В мгновение золотые краски теплого солнца сменяет холодная синь ночи, и, пока я разворачиваюсь к залу лицом, успеваю замерзнуть. От острого холода, от ледяной стужи. Авария. Смерть Джу. Скорбь. Страх за Коула. Помощь Нолона. Его голос “мы уезжаем в Пало-Альто”.
Лепестки ядовитого синего аконита и светло-голубой ипомеи, встроченные в юбку, только добавляют тревогу. Помогают передать верный штрих на полотне моих эмоций.
Мои движения становятся все резче. Все отрывистее. Как порывы ледяного ветра. Гран батман. Острый носок летит вверх. Я кружу в этой зимней мгле резкой снежной бурей. И сердце замерзает вместе с музыкой.
Моя оборванная на полуслове любовь. Как вырванный из земли нераспустившийся цветок. Как прерванная на полуноте мелодия.
Рассчитываю траекторию и… прыгаю в гран жете на максимально возможную высоту. Нога энергично отбрасывается назад. Параллельная прямая. Ровные бедра. Идеальный шпагат. Удлиненная шея. Плечи вниз и назад.
Я рисую очередной штрих на картине своей жизни. Синий, как зимняя ночь. Острый, как осколок льда.
И опять резкий прыжок, параллельно земле. И кажется, что я тоже зависла в этих холодных полутонах между прошлым и будущим. В неизвестности.
Синий луч света направлен только на меня, погружая в темноту весь зал. Я лечу в этом разряженном пространстве, потеряв вектор.

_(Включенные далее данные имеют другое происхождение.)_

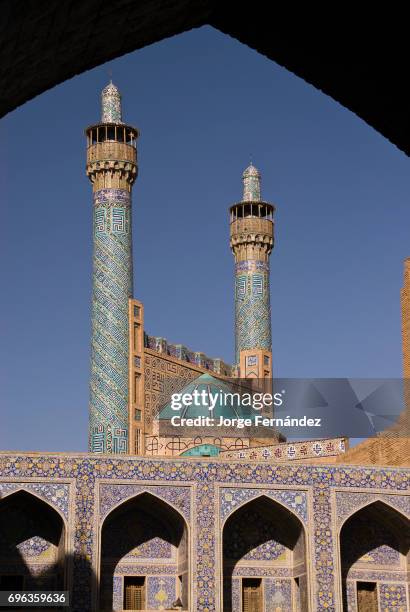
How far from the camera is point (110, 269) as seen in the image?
26.1 metres

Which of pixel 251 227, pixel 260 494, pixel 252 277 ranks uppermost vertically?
pixel 251 227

Моя нога опускается на краю подиума. Как и моя жизнь после Гонконга. Непонятная. Неразборчивая, как милион снежинок, кружащих вихрем хаоса. Впереди темнота.
Я зависаю на мгновенье в экарте, вытягивая руку вперед. Зависаю над этой черной пропастью неизвестности, и в моих глазах страх и растерянность.

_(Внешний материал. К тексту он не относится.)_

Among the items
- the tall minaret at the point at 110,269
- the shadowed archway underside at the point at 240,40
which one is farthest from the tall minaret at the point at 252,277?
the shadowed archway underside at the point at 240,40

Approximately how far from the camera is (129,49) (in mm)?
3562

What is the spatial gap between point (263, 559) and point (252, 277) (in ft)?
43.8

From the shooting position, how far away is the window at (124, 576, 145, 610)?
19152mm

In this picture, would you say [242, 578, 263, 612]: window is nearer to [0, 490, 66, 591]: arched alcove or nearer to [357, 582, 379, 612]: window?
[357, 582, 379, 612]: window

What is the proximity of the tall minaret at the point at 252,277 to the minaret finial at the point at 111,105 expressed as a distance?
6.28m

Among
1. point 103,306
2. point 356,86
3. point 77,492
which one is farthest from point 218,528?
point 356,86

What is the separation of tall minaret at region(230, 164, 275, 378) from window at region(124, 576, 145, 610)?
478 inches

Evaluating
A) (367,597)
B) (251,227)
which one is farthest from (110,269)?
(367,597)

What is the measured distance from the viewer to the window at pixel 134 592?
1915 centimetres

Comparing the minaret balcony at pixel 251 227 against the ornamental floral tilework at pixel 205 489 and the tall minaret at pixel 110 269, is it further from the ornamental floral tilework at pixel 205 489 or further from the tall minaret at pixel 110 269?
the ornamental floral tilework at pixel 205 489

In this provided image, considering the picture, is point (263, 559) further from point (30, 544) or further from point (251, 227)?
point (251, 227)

Но жизнь продолжается. Звонок Лин. Враг побежден. Путь свободен. Я свободна.
И я отмираю — лечу, подхваченная крыльями синей вьюги, ликуя от победы и плача от боли, что моя любовь так и осталась недосказанной.
Счастье и горечь. Улыбка и слезы. Легкость и тяжесть. В этом снежном хаотичном вихре таких противоречивых, но понятных эмоций я срываю сине-голубую, пропитанную ядовитым аконитом юбку, как еще один этап своей жизни. Как еще один урок.

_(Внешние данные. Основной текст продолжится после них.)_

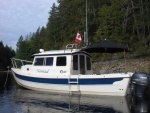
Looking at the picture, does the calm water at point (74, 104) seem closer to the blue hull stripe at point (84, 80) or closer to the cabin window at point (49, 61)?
the blue hull stripe at point (84, 80)

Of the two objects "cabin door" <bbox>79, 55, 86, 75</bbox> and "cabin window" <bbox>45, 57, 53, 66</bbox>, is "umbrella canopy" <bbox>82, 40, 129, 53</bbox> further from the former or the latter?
"cabin window" <bbox>45, 57, 53, 66</bbox>

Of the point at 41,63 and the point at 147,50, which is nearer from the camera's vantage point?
the point at 41,63

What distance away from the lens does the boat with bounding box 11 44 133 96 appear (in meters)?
19.4

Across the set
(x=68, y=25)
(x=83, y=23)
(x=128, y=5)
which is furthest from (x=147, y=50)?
(x=68, y=25)

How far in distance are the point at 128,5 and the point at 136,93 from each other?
32524mm

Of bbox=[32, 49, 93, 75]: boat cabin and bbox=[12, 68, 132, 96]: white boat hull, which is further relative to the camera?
bbox=[32, 49, 93, 75]: boat cabin

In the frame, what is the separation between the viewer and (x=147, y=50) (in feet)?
127

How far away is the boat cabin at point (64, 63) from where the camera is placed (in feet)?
71.1

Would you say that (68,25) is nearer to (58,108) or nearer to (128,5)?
(128,5)

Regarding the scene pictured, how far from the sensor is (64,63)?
71.8 feet

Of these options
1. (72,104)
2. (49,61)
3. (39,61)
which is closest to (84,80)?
(72,104)

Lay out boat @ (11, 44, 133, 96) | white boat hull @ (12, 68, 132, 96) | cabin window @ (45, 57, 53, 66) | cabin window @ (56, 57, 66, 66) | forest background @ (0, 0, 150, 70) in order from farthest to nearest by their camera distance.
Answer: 1. forest background @ (0, 0, 150, 70)
2. cabin window @ (45, 57, 53, 66)
3. cabin window @ (56, 57, 66, 66)
4. boat @ (11, 44, 133, 96)
5. white boat hull @ (12, 68, 132, 96)

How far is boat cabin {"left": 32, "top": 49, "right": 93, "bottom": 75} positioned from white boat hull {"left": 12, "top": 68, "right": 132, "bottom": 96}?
603mm

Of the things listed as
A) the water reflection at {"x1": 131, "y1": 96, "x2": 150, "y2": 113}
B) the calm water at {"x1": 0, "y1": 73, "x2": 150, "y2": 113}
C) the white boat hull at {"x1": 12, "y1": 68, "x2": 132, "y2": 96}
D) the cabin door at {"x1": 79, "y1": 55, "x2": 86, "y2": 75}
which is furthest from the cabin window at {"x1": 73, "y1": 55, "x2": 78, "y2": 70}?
the water reflection at {"x1": 131, "y1": 96, "x2": 150, "y2": 113}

И замираю в арабеске. Вместе с музыкой. Вместе с моей оборванной на полуслове любовью.
Я вновь снимаю сценическую маску. Кривлюсь от боли. Душевной и физической. По щекам текут слезы. Моя душа, задетая воспоминаниями, плачет. Но это хорошие слезы. Слезы катарсиса. Это хорошая боль — она укрепляет мою решительность. Мои силы. Мою веру в себя.
Мгновение, и музыка зажурчала, заюлилась оттаявшим ручьем, защебетала в высоком регистре, копируя пение птиц.
Весна. Еще одно время года. Рассвет после холодной зимы. Возрождение. Новое начало.
И я, превозмогая боль, становлюсь на пуанты. В таком положении я пробуду долго. Начинается самое сложное. Эту партию я взяла у Сильфиды. Вся весна танцуется на пальцах. Чтобы передать воздушность образа. Но я улыбаюсь — какая разница, я уже все равно не чувствую ступней. Раны будем зализывать позже.
Я взмываю в небо птицей. Леким пером. Нежно-фиолетовыми лепестками крокуса — первыми вестниками весны — и розовой чайной розы.
Передаю движение души — души, ставшей зримой. Принявшей материальную оболочку. Я скольжу по сцене, попирая законы притяжения.
Движение льется. Словно я его только что придумала. Движения мягкие, как ручей, и летучие, как воздух. В этом особенность моей природной пластики.
Мои пуанты не слышны. И это еще один плюс легким “Гейнорам”.
Калейдоскоп нежности и грации, переливающийся и вплетающийся в струны Вивальди. И я вновь рисую телом очередные штрихи на картине своей жизни. Теперь они порхают крыльями бабочки. Легкие и воздушные.